Especially not in any singable way, so a translation meant to be sung is liable to be even MORE off.

Re:

Dies Irae: Day(s) of anger? Day of Judgment?

Re:

One or t'other.

Full text:
Dies irae, dies illa,
Calamitatis et miseriae,
Dies illa, dies magna
Et amara, amara valde.

Given trnaslation:
Day of judgement, day of trial,
Death and destruction, torment and distress,
Day of anger, day of vengeance,
Day of mourning, of woe and bitter grief.

Which irks me because (1) there are CLEARLY not that many different words in the Latin text, and (2) it requires that you draw the drama from the lyrics rather than the music (and the music is certainly dramatic enough in Latin, but the different rhythms in the translation - as well as the different timbres of the vowels - pretty effectively kill it.)

Re:

Yeah, it just says, "Day of anger, that day, of disaster and misery, that day, great day, and the bitter day, very bitter." "Calmaitatis" seems to also have military implications.

Jesus H. Can't get away from Latin for a second.

The ellision in the last line, if it indeed you were to sing it as an ellision, makes it sound rather portentous.

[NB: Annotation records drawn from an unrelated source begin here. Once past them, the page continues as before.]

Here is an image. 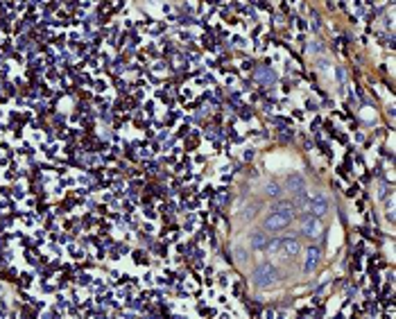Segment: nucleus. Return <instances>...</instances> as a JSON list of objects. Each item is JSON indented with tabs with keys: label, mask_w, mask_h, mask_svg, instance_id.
Segmentation results:
<instances>
[{
	"label": "nucleus",
	"mask_w": 396,
	"mask_h": 319,
	"mask_svg": "<svg viewBox=\"0 0 396 319\" xmlns=\"http://www.w3.org/2000/svg\"><path fill=\"white\" fill-rule=\"evenodd\" d=\"M267 251L269 254L276 251V254L283 256V258H294V256H299V251H301V245H299L297 238H276V240H272Z\"/></svg>",
	"instance_id": "f257e3e1"
},
{
	"label": "nucleus",
	"mask_w": 396,
	"mask_h": 319,
	"mask_svg": "<svg viewBox=\"0 0 396 319\" xmlns=\"http://www.w3.org/2000/svg\"><path fill=\"white\" fill-rule=\"evenodd\" d=\"M254 283L260 285V288H267V285H272L274 281L279 279V272H276V267L269 265V263H263V265H258L254 270Z\"/></svg>",
	"instance_id": "f03ea898"
},
{
	"label": "nucleus",
	"mask_w": 396,
	"mask_h": 319,
	"mask_svg": "<svg viewBox=\"0 0 396 319\" xmlns=\"http://www.w3.org/2000/svg\"><path fill=\"white\" fill-rule=\"evenodd\" d=\"M290 217H292V213L272 211L267 215V220H265V229H267V231H281V229H285V226L290 224Z\"/></svg>",
	"instance_id": "7ed1b4c3"
},
{
	"label": "nucleus",
	"mask_w": 396,
	"mask_h": 319,
	"mask_svg": "<svg viewBox=\"0 0 396 319\" xmlns=\"http://www.w3.org/2000/svg\"><path fill=\"white\" fill-rule=\"evenodd\" d=\"M301 231H303V233H306L308 238H319V236H322V231H324L322 220H319V217H315V215L306 217V220L301 222Z\"/></svg>",
	"instance_id": "20e7f679"
},
{
	"label": "nucleus",
	"mask_w": 396,
	"mask_h": 319,
	"mask_svg": "<svg viewBox=\"0 0 396 319\" xmlns=\"http://www.w3.org/2000/svg\"><path fill=\"white\" fill-rule=\"evenodd\" d=\"M326 211H328V199L324 195H315L308 199V213L310 215L322 217V215H326Z\"/></svg>",
	"instance_id": "39448f33"
},
{
	"label": "nucleus",
	"mask_w": 396,
	"mask_h": 319,
	"mask_svg": "<svg viewBox=\"0 0 396 319\" xmlns=\"http://www.w3.org/2000/svg\"><path fill=\"white\" fill-rule=\"evenodd\" d=\"M319 263V249L317 247H310L308 251H306V260H303V272L308 274V272H313L315 267H317Z\"/></svg>",
	"instance_id": "423d86ee"
},
{
	"label": "nucleus",
	"mask_w": 396,
	"mask_h": 319,
	"mask_svg": "<svg viewBox=\"0 0 396 319\" xmlns=\"http://www.w3.org/2000/svg\"><path fill=\"white\" fill-rule=\"evenodd\" d=\"M269 245H272V238H265V236H254V240H251V247L256 251H260V254H265L269 249Z\"/></svg>",
	"instance_id": "0eeeda50"
},
{
	"label": "nucleus",
	"mask_w": 396,
	"mask_h": 319,
	"mask_svg": "<svg viewBox=\"0 0 396 319\" xmlns=\"http://www.w3.org/2000/svg\"><path fill=\"white\" fill-rule=\"evenodd\" d=\"M288 186H290V190H301V188H303V177H301V174H292V177L288 179Z\"/></svg>",
	"instance_id": "6e6552de"
},
{
	"label": "nucleus",
	"mask_w": 396,
	"mask_h": 319,
	"mask_svg": "<svg viewBox=\"0 0 396 319\" xmlns=\"http://www.w3.org/2000/svg\"><path fill=\"white\" fill-rule=\"evenodd\" d=\"M134 260H136L138 265H141V263H147V256L143 254V251H138V254H136V258H134Z\"/></svg>",
	"instance_id": "1a4fd4ad"
},
{
	"label": "nucleus",
	"mask_w": 396,
	"mask_h": 319,
	"mask_svg": "<svg viewBox=\"0 0 396 319\" xmlns=\"http://www.w3.org/2000/svg\"><path fill=\"white\" fill-rule=\"evenodd\" d=\"M267 192H269V195H279L281 188H279V186H274V183H272V186H267Z\"/></svg>",
	"instance_id": "9d476101"
},
{
	"label": "nucleus",
	"mask_w": 396,
	"mask_h": 319,
	"mask_svg": "<svg viewBox=\"0 0 396 319\" xmlns=\"http://www.w3.org/2000/svg\"><path fill=\"white\" fill-rule=\"evenodd\" d=\"M143 281H145V283H150V281H152V274H150V272H147V274H143Z\"/></svg>",
	"instance_id": "9b49d317"
}]
</instances>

To my ears, anyway.

Re:

Am not sure about the ellision. Where would it be?

Re:

In Latin poetry, if one word ends in a vowel and the next word begins with one, the second vowel is ellided. The other thing, though, is that if a word ends in an m with a vowel before it, and there's a vowel at the beginning of the next word, the m is ellided. But as I have stated before, I don't know how to read this shit very well at all.

As far as I can tell, the "amara amara" would be read amaramara, though I am unclear if that "m" would be ellided as well.

Et amara, amara valde

Re:

well, the way the line is written, it could be 'amaramara' but probably not any other way.

Further source of annoyance: Drummond claims that the translation from Cantique de Jean Racine is "a good translation" when in fact it has little or nothing to do with the original text - worse even than the Dies Irae. ::eyeroll::

Re:

does he not read french or latin? maybe he's afraid of revealing his ignorance....

Re:

well, if he's trying to avoid doing so, he's doing a CRAP job.